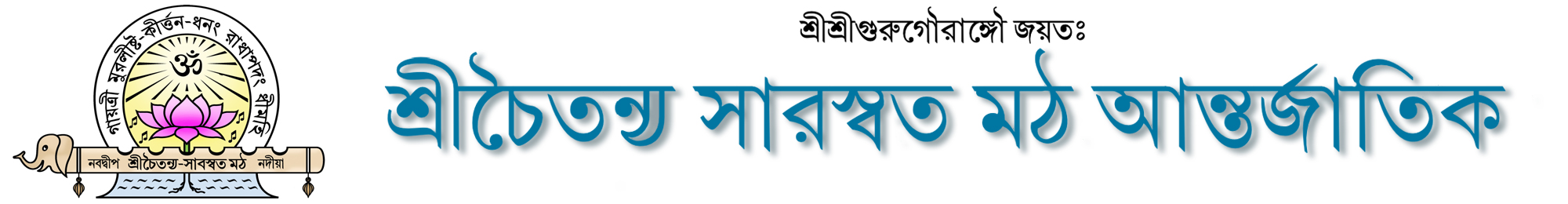 Sri Chaitanya Saraswat Math International - Bengali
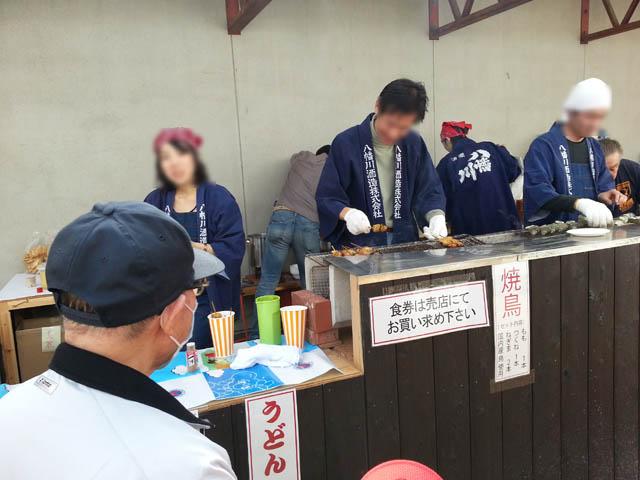 2014_yahatagawa_006.jpg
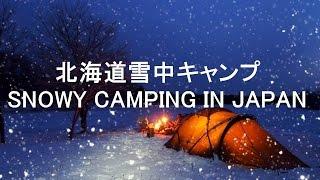 「北海道雪中キャンプ  Snowy camping in japan」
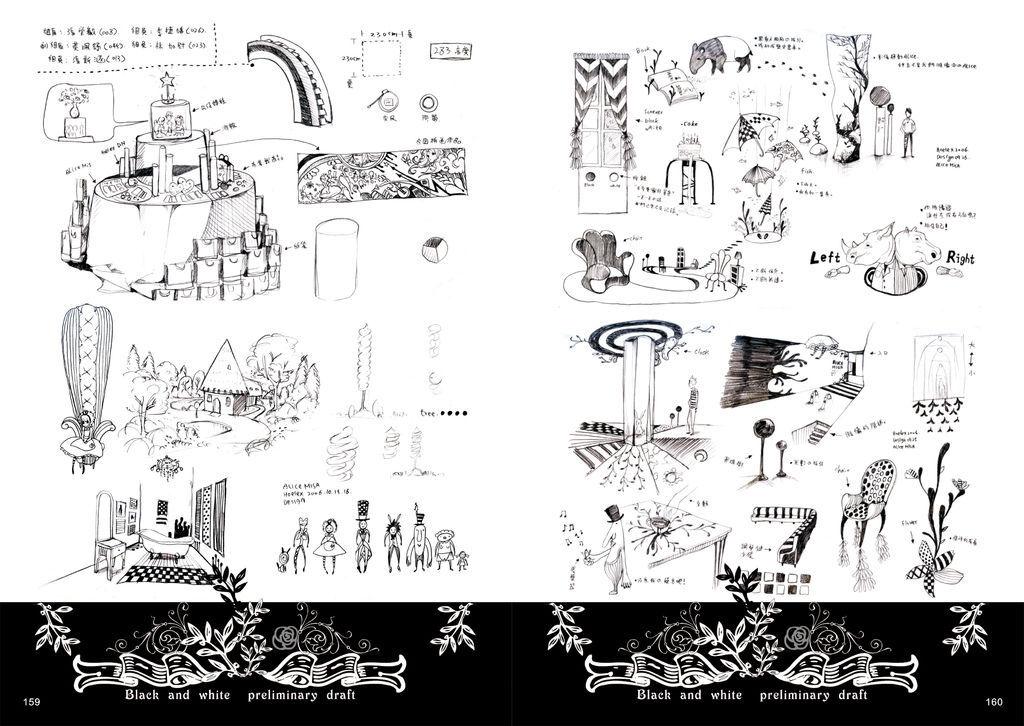 ALICE MISA心夢故事本01-159~160.jpg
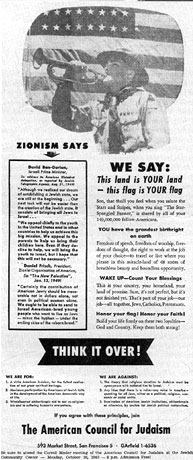 Image:American-council-for-judaism full-ad.jpg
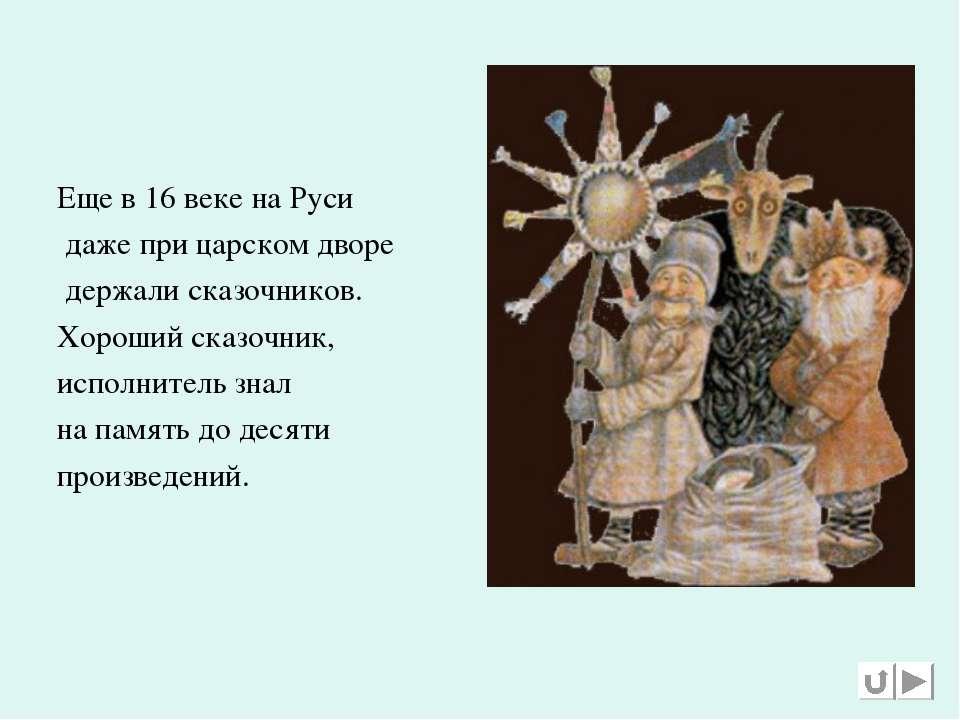 Еще в 16 веке на Руси даже при царском дворе держали сказочников. Хороший ска...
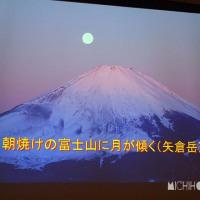 平成29年4月22日(土) 「山と花と星の奏でる音楽会」鑑賞♪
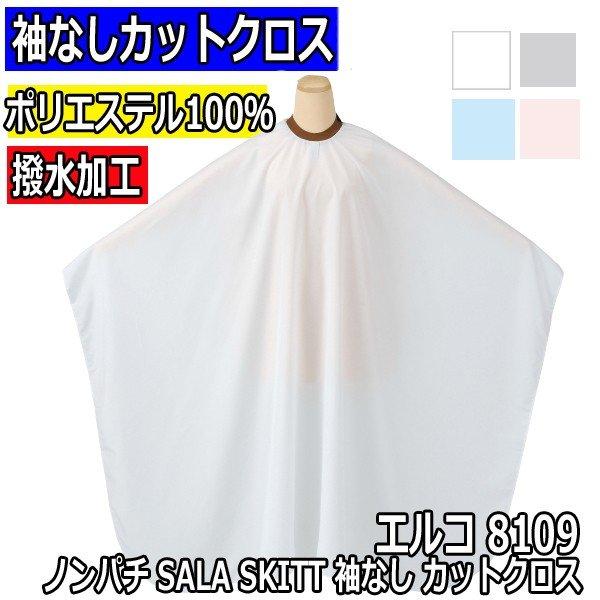 エルコ 8109 ノンパチ SALA SKITT 袖なし カットクロス ポリエステル100% 撥水加工 ELCO 散髪ケープ/刈布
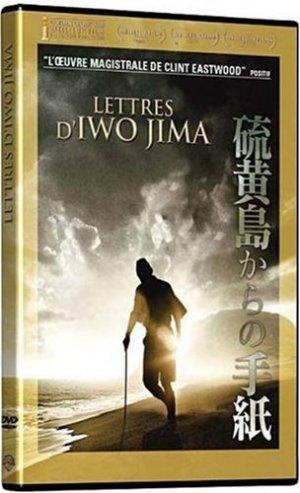 Lettres d'Iwo Jima édition Simple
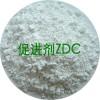 橡胶硫化促进剂ZDEC(EZ)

TRY IT: Write out every entry above exactly, minus the pictures.

RESPONSE BELOW:
 Sri Chaitanya Saraswat Math International - Bengali
 2014_yahatagawa_006.jpg
 「北海道雪中キャンプ  Snowy camping in japan」
 ALICE MISA心夢故事本01-159~160.jpg
 Image:American-council-for-judaism full-ad.jpg
 Еще в 16 веке на Руси даже при царском дворе держали сказочников. Хороший ска...
 平成29年4月22日(土) 「山と花と星の奏でる音楽会」鑑賞♪
 エルコ 8109 ノンパチ SALA SKITT 袖なし カットクロス ポリエステル100% 撥水加工 ELCO 散髪ケープ/刈布
 Lettres d'Iwo Jima édition Simple
 橡胶硫化促进剂ZDEC(EZ)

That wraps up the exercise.